### What you will do
Copy out the whole forum post about player skill gaps in MMOs, word for word, with no changes.
Reading text below:
Quote Originally Posted by Jojoya View Post
I agree in general but MMOs aren't your standard game where the developers expect you to buy it, play until you've hit your skill limit then quit. MMOs need to retain players for the long term. Putting in barriers where players can't get access to new content without increasing their skill level would depopulate servers rapidly.

It's why MMO content tends to be layered for different skill levels instead of a single progression path with an ever-increasing skill level. Someone might not have Savage level combat skills, but they can still craft or gather so the Savage raiders don't have to spend hours of their time doing those things for themselves. Cut off their access to new content, and they're not likely to stick around just for the sake of the Savage raiders who do get to have new content.
I think this was a reasonable response for sure, it just lacks the nuance surrounding the actual skill gaps in this game. In any other context I'd be agreeing but the difference between the real bottom performers and just what I'd deem "acceptable" for casual content is so huge it's hard to find an analogy to really demonstrate it.

Let's try! Excuse my american standard school terms.

I think we've got the bleeding edge raiders, people competing in world first races and stuff. They're like the kids who graduated high school early. We have the normal raiders in mid-to-hardcore groups/early PF then who are like your normal seniors. Casual statics with no defined plan of when they're clearing are juniors, along with a bunch of people PFing long term. The sophomores are people who might dabble in EX and do well but just don't really get into raiding or optimization.

If you follow this train of thought I'd say you'd have a decent chance of picking a player at random who has maybe a 4th grade education. That's where I see a lot of people right now. Never mind not making it to high school, they aren't even in middle school. They are so far behind they can't even begin to fathom the things that they don't know. Many don't understand things like the difference between GCD and oGCD or spells/abilities. Some of us are over here talking about how they don't AoE properly and these people literally don't know what that means.
End of Reading text.
Data section below:
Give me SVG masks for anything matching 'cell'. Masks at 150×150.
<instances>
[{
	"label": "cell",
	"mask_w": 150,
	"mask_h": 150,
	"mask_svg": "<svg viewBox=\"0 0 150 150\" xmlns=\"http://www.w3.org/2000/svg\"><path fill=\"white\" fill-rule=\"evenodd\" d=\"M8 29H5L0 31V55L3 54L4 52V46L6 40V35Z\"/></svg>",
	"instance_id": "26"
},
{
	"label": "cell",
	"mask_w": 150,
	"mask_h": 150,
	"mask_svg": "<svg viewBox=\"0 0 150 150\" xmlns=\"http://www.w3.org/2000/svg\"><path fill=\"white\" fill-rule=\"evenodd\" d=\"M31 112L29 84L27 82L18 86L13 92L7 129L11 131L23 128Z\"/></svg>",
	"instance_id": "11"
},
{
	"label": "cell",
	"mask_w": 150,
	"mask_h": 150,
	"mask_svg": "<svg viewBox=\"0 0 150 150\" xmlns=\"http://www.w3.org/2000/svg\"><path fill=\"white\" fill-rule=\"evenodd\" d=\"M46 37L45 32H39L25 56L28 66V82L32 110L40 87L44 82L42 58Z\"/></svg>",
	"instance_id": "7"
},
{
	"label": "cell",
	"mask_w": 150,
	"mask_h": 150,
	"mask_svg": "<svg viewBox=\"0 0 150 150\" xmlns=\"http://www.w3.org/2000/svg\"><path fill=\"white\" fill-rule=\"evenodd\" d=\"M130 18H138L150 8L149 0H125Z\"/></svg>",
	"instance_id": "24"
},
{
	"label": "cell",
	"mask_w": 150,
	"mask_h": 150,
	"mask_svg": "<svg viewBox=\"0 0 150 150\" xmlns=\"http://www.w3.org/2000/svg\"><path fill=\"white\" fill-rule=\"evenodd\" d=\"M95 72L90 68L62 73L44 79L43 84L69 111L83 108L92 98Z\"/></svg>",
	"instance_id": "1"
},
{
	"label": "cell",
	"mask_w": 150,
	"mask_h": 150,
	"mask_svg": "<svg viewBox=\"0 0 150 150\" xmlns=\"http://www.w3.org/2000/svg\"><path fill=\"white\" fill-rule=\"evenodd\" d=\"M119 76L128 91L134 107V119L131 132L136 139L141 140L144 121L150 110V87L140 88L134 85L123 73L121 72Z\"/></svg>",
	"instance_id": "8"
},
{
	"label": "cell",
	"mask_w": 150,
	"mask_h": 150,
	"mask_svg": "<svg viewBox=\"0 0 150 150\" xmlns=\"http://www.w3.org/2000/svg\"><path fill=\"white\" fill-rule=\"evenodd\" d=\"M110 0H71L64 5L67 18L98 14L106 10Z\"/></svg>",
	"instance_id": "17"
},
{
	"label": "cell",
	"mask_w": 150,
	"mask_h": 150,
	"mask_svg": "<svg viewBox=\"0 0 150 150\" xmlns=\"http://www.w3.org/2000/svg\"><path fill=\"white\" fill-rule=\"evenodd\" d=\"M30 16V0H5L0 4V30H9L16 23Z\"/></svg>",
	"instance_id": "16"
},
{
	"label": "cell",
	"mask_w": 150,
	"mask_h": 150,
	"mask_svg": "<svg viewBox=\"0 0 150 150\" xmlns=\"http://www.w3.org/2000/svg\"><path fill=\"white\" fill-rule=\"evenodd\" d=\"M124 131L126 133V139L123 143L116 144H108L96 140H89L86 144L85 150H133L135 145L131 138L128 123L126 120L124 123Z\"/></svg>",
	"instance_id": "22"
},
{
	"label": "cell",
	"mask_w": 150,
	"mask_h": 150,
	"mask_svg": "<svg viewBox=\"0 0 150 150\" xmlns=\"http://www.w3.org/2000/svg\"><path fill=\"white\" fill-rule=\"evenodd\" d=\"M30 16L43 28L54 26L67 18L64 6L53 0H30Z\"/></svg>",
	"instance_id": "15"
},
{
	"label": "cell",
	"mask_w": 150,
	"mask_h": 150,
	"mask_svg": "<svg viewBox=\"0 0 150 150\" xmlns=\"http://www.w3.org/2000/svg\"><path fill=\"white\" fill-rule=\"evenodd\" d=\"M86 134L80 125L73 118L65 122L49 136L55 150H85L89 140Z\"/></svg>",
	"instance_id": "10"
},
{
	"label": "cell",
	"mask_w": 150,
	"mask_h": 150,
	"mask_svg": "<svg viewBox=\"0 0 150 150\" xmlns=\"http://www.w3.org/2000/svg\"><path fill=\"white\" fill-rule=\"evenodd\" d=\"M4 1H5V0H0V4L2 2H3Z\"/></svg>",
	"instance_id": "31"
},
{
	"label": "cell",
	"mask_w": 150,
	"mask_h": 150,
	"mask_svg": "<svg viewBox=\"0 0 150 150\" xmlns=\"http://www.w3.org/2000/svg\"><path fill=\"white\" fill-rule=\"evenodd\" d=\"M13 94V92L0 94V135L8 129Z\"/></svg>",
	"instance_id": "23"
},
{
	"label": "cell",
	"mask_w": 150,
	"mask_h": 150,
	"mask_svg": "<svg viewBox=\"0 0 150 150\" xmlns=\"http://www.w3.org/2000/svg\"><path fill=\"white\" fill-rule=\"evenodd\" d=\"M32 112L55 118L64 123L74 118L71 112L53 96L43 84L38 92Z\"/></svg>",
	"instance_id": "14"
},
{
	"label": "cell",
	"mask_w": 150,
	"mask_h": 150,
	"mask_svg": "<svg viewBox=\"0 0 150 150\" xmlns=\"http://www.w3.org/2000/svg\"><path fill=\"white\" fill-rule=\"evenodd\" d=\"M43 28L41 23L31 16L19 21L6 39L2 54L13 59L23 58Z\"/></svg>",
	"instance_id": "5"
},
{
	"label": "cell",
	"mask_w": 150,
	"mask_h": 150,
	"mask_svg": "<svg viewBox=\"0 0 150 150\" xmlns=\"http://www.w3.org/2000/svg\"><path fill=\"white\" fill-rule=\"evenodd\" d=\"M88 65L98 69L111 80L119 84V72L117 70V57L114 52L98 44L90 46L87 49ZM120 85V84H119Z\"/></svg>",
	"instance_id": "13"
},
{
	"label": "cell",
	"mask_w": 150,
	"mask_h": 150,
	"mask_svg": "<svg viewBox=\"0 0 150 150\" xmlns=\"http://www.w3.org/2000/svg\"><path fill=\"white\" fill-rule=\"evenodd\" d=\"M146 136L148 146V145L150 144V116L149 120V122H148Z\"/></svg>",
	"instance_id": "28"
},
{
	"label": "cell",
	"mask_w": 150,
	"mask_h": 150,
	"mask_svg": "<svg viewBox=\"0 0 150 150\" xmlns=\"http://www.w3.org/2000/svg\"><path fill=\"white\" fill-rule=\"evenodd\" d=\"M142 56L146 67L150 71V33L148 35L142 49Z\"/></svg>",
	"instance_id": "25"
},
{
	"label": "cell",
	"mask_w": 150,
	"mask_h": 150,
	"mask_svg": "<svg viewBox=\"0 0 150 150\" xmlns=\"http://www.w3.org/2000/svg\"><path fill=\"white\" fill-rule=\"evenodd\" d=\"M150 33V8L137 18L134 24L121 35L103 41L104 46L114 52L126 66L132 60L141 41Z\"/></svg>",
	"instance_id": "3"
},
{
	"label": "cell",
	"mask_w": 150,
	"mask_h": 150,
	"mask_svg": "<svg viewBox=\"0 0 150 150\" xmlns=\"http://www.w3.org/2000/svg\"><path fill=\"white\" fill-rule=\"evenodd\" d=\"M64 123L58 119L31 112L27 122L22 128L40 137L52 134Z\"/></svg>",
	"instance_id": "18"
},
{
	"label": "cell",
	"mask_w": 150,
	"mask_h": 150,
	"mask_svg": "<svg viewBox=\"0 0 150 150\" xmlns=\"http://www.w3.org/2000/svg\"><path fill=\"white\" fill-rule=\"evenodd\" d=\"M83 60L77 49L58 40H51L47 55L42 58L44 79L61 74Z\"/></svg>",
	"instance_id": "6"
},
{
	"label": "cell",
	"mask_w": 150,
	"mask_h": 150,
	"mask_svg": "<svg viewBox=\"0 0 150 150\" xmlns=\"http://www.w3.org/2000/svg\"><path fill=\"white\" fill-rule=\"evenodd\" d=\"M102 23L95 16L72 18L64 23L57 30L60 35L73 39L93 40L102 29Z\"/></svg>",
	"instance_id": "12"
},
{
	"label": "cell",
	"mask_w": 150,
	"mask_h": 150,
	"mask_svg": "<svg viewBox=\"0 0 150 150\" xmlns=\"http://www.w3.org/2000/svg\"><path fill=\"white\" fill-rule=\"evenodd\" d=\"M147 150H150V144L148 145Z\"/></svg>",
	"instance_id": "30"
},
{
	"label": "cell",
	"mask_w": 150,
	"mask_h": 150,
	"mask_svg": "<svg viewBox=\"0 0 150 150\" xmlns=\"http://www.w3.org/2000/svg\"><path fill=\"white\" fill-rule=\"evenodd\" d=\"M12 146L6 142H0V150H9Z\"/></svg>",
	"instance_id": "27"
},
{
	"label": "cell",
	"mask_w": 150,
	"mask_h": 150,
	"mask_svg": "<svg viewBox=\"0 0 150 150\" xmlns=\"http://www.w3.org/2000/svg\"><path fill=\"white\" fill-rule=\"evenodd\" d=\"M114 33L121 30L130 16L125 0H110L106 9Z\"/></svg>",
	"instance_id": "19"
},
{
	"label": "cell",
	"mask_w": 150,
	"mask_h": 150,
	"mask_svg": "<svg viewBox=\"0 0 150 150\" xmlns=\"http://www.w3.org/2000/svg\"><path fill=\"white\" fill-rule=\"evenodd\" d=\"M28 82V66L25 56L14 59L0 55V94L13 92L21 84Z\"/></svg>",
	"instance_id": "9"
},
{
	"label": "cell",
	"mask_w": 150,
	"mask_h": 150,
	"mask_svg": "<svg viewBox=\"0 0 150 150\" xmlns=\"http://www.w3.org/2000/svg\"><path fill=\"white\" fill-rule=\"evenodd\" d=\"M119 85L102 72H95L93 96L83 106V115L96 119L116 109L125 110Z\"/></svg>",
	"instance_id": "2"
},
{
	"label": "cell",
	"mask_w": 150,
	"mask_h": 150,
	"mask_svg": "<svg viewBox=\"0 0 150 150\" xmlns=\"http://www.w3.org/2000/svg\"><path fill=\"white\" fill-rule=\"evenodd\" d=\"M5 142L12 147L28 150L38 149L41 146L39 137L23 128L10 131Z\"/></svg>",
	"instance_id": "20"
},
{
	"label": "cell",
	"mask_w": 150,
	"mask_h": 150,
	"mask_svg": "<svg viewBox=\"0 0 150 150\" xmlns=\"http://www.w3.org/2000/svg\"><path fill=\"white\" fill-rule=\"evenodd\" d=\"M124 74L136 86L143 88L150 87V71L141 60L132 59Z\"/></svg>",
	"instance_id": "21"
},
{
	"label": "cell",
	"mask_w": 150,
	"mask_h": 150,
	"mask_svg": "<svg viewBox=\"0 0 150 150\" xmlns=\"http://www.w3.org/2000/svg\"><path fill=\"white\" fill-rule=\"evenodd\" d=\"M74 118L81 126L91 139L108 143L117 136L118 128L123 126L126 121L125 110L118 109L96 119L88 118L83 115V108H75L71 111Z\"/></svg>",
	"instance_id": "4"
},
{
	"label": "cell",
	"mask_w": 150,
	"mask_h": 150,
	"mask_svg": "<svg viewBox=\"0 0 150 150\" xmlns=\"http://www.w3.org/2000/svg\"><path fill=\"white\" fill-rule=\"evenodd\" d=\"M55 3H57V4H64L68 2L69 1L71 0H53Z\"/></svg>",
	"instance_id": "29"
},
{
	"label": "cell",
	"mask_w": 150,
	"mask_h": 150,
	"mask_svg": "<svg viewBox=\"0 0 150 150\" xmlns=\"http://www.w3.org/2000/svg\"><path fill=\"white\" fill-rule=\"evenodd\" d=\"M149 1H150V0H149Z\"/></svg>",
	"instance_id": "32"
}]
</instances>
End of Data section.
### Your solution
Quote Originally Posted by Jojoya View Post
I agree in general but MMOs aren't your standard game where the developers expect you to buy it, play until you've hit your skill limit then quit. MMOs need to retain players for the long term. Putting in barriers where players can't get access to new content without increasing their skill level would depopulate servers rapidly.

It's why MMO content tends to be layered for different skill levels instead of a single progression path with an ever-increasing skill level. Someone might not have Savage level combat skills, but they can still craft or gather so the Savage raiders don't have to spend hours of their time doing those things for themselves. Cut off their access to new content, and they're not likely to stick around just for the sake of the Savage raiders who do get to have new content.
I think this was a reasonable response for sure, it just lacks the nuance surrounding the actual skill gaps in this game. In any other context I'd be agreeing but the difference between the real bottom performers and just what I'd deem "acceptable" for casual content is so huge it's hard to find an analogy to really demonstrate it.

Let's try! Excuse my american standard school terms.

I think we've got the bleeding edge raiders, people competing in world first races and stuff. They're like the kids who graduated high school early. We have the normal raiders in mid-to-hardcore groups/early PF then who are like your normal seniors. Casual statics with no defined plan of when they're clearing are juniors, along with a bunch of people PFing long term. The sophomores are people who might dabble in EX and do well but just don't really get into raiding or optimization.

If you follow this train of thought I'd say you'd have a decent chance of picking a player at random who has maybe a 4th grade education. That's where I see a lot of people right now. Never mind not making it to high school, they aren't even in middle school. They are so far behind they can't even begin to fathom the things that they don't know. Many don't understand things like the difference between GCD and oGCD or spells/abilities. Some of us are over here talking about how they don't AoE properly and these people literally don't know what that means.